Best Practice: Create templates for events that can be copied into new workflows based on how different users are using the solution.

Event Accuracy

Forecasting meetings and event spending can be a perilous task. There are many moving parts and many expenses that are not understood until after an event occurs. Finance requires them, functional teams rely on them and shareholders expect them to be right. Having a system in place to stay within the margin of error is critical.

A top computer and data storage company holds events to support its marketing and sales efforts. When a request came in to host a potential event, marketing or sales leadership had to identify the costs for the event and the expected return. Events could be prioritized based on audience exposure, pipeline expectations, or customer retention. Within their event platform, the leadership teams could integrate their CRM to track their progress toward their goals and deliver on their targets. This led to event expenses and outcomes being within 2% of the forecast after two years of implementation.

Data Leveraged: Currency rates, expenses, budgeting variance

Best Practice: Attribute every event dollar spent to revenue and monitor the impact on marketing and sales goals.

Risk Mitigation and Compliance

Event data is typically some of the most insecure data in a company. It is typically captured offsite, shared in public forums, and stored on mobile devices. Customers and prospects must feel that their data is protected, or they will not engage with your brand. As you look to establish trust in your market, your event solutions must be aligned with your corporate policies on risk and compliance.

An American multinational financial services company operates strategic meetings management through its event management solution. From meeting requests through sourcing to executive review for compliance concerns, the program is focused on identifying and mitigating risk. Due to a risk diagnostic, they recently instituted a two-minute time out of the platform with encryption for users engaging in their national meetings.

Data Leveraged: Contact data, user data

Best Practice: Perform a risk diagnostic on your meetings management programs to mitigate risk and maintain corporate-wide compliance standards.

Financial Return

Meetings and events should lead to positive financial performance for the organization. Some meetings and events drive revenue, but all can reduce costs. Some rely on revenue and earnings to prove a return, while others measure effectiveness through participation, engagement, and feedback. Whatever the metric, tracking financial performance can ensure that events receive credit and consequent support for their work.

A leading North American bank held investor meetings around Canada, serving lunch to registered attendees. They found their no-show rate was 30%, which was leading to wasted expense on food and beverage. They simplified their event invitation process, to allow their financial consultants to manage invitations, RSVPs, and attendees. They were able to reduce their no-show rate to 7%, saving 3,000 wasted meals per year.

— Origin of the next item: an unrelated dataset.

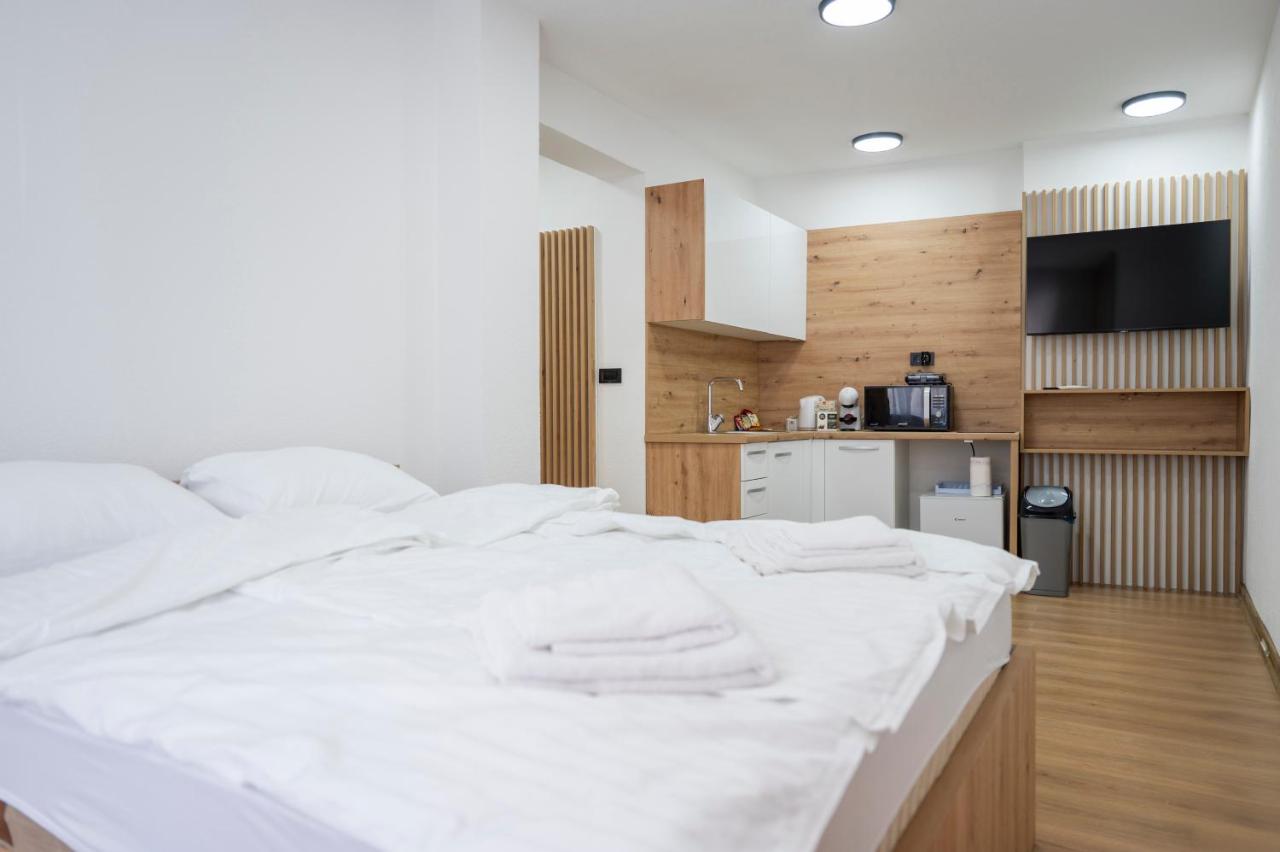 Lelas Studio Apartments - free parking - B&B Sarajevo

Data Leveraged: No-show rates, food, and beverage costs

Best Practice: Automate reminder emails 24 hours in advance of meetings with further event details to reduce no-show rates.


Conclusion

We have now reviewed the 13 leading best practices for helping meetings and events teams to connect better in 2023 and beyond. We hope that you have found a few that you can employ in your organization and understand the data that is being measured, reported on, and analyzed in these organizations.

Understanding the data infrastructure of your meetings and events is critical for success. We wish you well in your pursuit of great meetings and events!